It is your responsibility to inform the instructor of your limitations before class begins.

By filling out this electronic form, I represent and warrant that I am in good physical health and do not suffer from any medical condition which would limit my participation in the classes offered at Naiana Yoga.  I understand that it is my responsibility to consult with a physician prior to and regarding participation in any of Naiana Yoga's classes, programs or workshops.  I understand the risks associated with the activities offered by Naiana Yoga and I agree to follow all instructions so that I may safely participate in classes, workshops or other activities.

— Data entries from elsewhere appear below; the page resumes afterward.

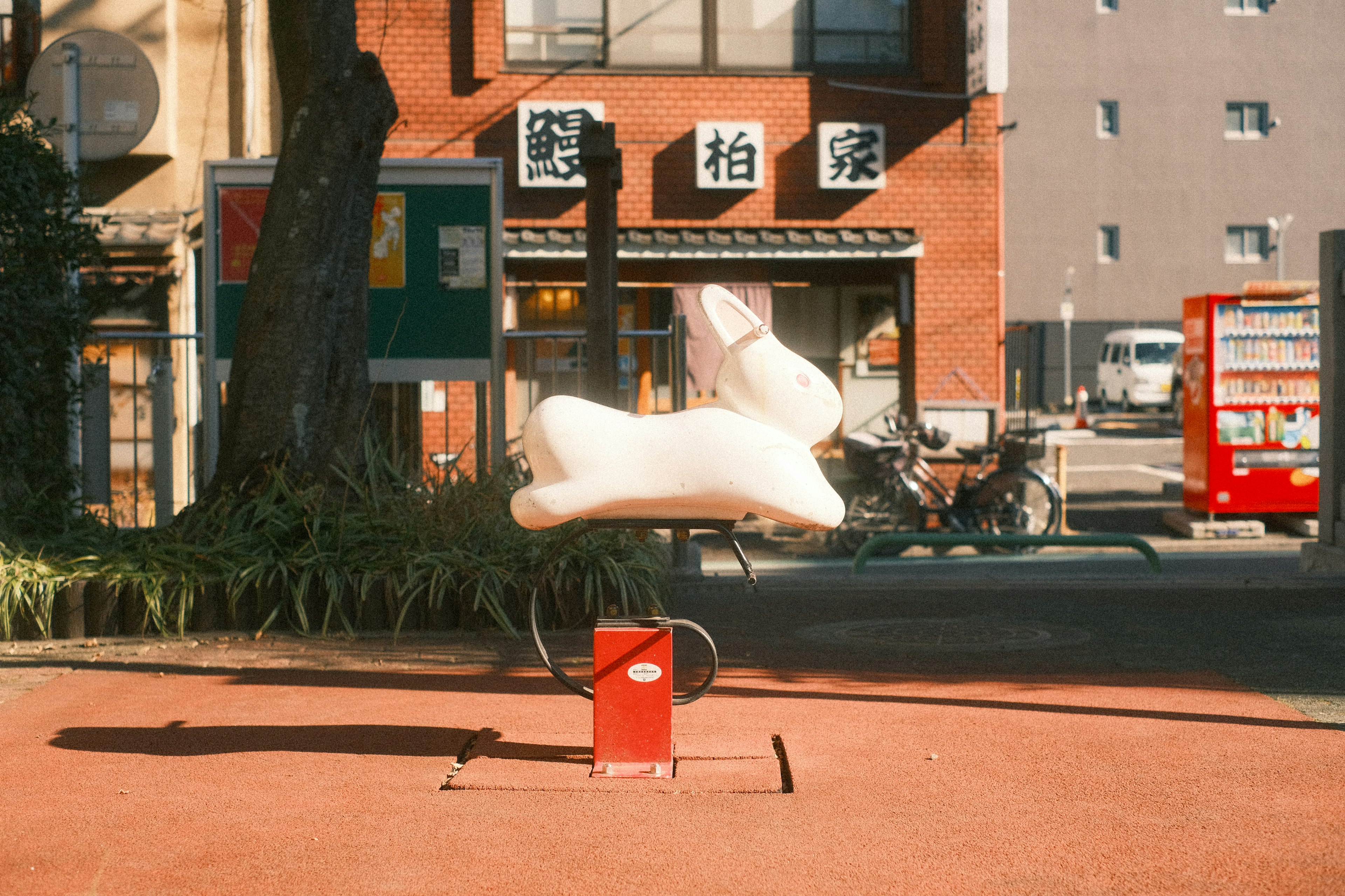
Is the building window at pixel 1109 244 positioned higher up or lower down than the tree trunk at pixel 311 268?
higher up

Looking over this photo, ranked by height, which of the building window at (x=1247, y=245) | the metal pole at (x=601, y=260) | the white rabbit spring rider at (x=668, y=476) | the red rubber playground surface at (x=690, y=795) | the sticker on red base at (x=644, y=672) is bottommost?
the red rubber playground surface at (x=690, y=795)

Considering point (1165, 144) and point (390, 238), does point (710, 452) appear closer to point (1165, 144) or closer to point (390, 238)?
point (390, 238)

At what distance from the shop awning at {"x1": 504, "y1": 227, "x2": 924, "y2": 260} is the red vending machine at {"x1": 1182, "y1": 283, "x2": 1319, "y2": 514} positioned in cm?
379

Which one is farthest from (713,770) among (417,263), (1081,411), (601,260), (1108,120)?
(1108,120)

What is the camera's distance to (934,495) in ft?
41.8

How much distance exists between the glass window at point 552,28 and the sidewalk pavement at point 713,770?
34.5ft

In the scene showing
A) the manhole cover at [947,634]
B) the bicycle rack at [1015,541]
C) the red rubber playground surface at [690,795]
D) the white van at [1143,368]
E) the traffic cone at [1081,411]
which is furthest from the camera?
the white van at [1143,368]

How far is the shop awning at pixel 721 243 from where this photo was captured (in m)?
15.3

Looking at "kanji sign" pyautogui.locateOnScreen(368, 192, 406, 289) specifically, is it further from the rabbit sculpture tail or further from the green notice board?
the rabbit sculpture tail

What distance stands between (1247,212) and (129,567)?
40375mm

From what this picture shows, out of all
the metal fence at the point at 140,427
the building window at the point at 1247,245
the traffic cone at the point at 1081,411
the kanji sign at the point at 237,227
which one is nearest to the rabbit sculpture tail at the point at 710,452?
the metal fence at the point at 140,427

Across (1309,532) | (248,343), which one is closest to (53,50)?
(248,343)

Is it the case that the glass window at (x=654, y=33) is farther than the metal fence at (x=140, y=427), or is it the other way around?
the glass window at (x=654, y=33)

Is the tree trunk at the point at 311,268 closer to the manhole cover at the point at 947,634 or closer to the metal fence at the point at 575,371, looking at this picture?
the manhole cover at the point at 947,634
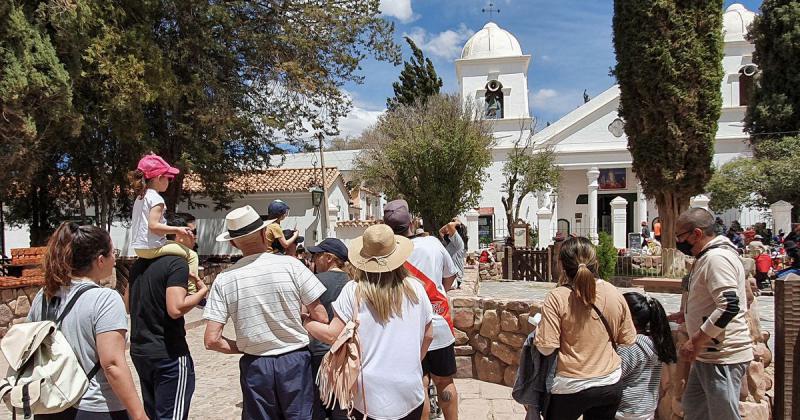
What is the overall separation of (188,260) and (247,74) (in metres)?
11.9

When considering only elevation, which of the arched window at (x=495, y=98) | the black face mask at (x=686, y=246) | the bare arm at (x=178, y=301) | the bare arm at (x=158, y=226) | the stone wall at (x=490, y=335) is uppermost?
the arched window at (x=495, y=98)

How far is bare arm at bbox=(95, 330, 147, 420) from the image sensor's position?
2.37 m

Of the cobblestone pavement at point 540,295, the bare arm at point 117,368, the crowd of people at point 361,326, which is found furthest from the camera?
the cobblestone pavement at point 540,295

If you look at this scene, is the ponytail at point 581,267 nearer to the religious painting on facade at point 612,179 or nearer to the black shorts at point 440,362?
the black shorts at point 440,362

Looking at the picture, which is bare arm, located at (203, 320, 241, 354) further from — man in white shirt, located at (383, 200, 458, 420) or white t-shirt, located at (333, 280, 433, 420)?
man in white shirt, located at (383, 200, 458, 420)

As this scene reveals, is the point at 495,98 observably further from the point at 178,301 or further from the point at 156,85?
the point at 178,301

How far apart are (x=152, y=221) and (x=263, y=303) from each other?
1177 millimetres

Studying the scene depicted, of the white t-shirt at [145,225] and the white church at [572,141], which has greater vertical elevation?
the white church at [572,141]

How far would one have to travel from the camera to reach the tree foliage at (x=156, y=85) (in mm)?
8828

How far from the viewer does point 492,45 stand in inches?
1531

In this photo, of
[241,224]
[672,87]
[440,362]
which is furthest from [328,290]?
[672,87]

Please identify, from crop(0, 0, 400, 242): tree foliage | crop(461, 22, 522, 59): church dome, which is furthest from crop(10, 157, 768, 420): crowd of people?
crop(461, 22, 522, 59): church dome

I hereby WAIVE AND RELEASE Naiana Yoga, its owners, officers, employees and instructors from any claim, demand, cause of action of any kind resulting from or related to my participation in the programs offered at the facility.  In taking part in the yoga classes, workshops or other activities at Naiana Yoga I understand and acknowledge that I am fully responsible for any and all risks or damages, known or unknown, which might occur as a result of my participation in the classes, workshops or other activities.

By filling out the form below, I agree that I have read the release and waiver of liability and fully understand its content.  I am legally competent to sign and voluntarily agree to the terms and conditions stated above.

Please practice mindfully and enjoy the many benefits of practicing yoga with Naiana Yoga!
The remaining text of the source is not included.